Arbab tem uma visão mais cautelosa. Embora reconheça a realidade da ruptura de facto, acredita que a partição formal é improvável. “A divisão não está actualmente em cima da mesa”, disse Arbab, “porque a estrutura de alianças de ambos os lados exige um projecto político que abranja todo o Sudão. As complexidades sociais e a diversidade de actores tornam essa opção extremamente difícil”.

Consequências humanitárias

À medida que as linhas da frente se expandem, Korodofan enfrenta agora a perspectiva de um desastre humanitário à escala vista em Darfur. Abdelmoniem traçou um paralelo directo com os avisos emitidos antes da queda de el-Fasher. “As atrocidades cometidas serão numa escala diferente”, advertiu ela. “Podemos não conseguir o upload dos vídeos como antes, mas os crimes serão cometidos.”

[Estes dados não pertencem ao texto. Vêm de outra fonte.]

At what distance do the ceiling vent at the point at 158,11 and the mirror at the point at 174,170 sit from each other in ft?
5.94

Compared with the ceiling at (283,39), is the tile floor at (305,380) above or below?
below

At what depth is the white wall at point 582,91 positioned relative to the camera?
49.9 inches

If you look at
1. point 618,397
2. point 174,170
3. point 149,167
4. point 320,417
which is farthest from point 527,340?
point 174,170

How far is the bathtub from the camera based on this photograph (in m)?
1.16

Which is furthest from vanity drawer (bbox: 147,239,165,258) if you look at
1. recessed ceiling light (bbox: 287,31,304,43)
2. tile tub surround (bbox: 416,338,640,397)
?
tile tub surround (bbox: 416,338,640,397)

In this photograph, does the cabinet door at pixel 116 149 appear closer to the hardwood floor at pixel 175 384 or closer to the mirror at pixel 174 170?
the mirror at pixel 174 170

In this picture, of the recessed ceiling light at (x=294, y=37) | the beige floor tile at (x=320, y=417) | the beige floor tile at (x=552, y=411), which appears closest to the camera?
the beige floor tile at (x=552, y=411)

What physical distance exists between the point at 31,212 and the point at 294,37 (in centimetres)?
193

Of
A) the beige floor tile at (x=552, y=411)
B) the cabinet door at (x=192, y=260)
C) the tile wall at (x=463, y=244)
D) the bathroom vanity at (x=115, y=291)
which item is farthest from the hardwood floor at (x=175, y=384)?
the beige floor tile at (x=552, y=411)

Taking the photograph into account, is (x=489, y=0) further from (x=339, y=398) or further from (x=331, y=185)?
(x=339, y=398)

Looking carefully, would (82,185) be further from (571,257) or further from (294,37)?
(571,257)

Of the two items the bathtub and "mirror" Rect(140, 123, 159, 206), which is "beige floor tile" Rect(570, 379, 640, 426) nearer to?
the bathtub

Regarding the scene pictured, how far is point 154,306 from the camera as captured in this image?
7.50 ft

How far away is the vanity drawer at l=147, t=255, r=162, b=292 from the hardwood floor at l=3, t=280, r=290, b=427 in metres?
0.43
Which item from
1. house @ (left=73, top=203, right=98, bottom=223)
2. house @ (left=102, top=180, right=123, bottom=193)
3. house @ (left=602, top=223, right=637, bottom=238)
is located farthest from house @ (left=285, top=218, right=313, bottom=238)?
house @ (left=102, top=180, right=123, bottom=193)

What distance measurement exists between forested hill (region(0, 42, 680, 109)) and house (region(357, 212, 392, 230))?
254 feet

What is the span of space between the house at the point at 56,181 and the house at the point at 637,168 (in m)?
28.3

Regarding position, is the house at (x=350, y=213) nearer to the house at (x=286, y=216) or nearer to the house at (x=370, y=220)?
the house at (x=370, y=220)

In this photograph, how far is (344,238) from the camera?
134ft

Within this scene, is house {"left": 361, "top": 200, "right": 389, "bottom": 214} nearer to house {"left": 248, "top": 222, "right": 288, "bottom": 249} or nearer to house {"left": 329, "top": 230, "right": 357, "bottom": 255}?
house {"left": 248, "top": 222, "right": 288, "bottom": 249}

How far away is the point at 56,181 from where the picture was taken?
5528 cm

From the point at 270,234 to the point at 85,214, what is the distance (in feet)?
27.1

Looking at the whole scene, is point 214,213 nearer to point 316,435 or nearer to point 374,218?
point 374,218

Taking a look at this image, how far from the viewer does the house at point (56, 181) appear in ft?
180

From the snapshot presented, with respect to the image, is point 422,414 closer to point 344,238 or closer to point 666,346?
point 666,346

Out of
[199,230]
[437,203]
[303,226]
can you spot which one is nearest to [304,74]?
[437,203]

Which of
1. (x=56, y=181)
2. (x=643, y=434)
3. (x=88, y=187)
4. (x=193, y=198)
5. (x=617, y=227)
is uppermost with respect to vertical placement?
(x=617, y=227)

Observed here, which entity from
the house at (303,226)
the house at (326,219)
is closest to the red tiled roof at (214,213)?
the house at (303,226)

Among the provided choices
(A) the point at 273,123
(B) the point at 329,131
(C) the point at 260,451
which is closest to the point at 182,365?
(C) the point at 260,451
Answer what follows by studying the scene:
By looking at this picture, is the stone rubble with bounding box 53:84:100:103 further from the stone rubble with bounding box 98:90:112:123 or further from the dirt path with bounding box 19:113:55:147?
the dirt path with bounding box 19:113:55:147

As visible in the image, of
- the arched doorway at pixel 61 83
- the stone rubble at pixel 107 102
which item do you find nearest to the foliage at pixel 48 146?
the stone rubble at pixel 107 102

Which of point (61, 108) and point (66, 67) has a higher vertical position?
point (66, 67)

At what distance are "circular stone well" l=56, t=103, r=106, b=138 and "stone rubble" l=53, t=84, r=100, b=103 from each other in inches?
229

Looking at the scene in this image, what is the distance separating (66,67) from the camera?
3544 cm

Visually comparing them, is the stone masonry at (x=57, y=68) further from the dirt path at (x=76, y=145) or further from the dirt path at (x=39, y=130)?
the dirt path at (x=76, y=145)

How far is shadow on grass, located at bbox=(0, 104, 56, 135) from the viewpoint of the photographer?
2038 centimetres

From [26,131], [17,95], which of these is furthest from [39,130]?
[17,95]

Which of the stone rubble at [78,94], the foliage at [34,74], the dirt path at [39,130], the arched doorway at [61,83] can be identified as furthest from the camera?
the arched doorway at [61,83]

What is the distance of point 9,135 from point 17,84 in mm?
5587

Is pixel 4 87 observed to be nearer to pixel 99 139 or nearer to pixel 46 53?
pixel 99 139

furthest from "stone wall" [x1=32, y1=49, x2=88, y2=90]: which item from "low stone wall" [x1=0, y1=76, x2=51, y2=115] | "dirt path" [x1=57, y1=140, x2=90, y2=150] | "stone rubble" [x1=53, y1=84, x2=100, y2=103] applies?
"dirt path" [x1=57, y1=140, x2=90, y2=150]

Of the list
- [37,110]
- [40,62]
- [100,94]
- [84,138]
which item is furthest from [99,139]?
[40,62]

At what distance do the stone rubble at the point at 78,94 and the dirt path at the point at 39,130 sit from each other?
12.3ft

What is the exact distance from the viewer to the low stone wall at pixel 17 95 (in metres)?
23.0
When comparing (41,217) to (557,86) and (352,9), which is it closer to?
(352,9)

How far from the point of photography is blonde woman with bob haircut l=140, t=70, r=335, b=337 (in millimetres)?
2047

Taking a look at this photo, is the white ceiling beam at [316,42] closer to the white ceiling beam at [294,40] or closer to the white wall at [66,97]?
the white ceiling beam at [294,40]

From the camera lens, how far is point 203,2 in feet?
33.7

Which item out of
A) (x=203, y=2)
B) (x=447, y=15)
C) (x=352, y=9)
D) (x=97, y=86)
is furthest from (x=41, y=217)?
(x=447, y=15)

Abdemoniem disse que a inacção internacional encorajou todos os intervenientes armados. “Esse sentimento de impunidade prevalece e só aumentará à medida que a comunidade internacional se contentar em divulgar declarações e não fazer muito mais.”

Arbab repetiu essa preocupação. A atenção global, disse ele, estava focada em el-Fasher porque a violência ali continha “elementos de limpeza étnica e crimes contra a humanidade”. Mas a dinâmica do Cordofão é diferente. Em Babnusa, as forças da SAF e da RSF provêm das mesmas comunidades tribais e étnicas sobrepostas, tornando a violência distinta dos massacres étnicos de Darfur. No entanto, os riscos continuam a ser profundos: assassinatos em represália, cercos e deslocações em massa.

Khair alertou que o acesso humanitário ao Cordofão já é quase impossível. “Não vejo a SAF concedendo acesso e não vejo a RSF concedendo acesso às áreas que controlam”, disse ela. Ao contrário de Darfur, o Cordofão carece de fronteiras abertas para onde a ajuda possa ser encaminhada. “As questões de acesso tornam-se ainda mais graves quando se está longe de uma fronteira internacional.”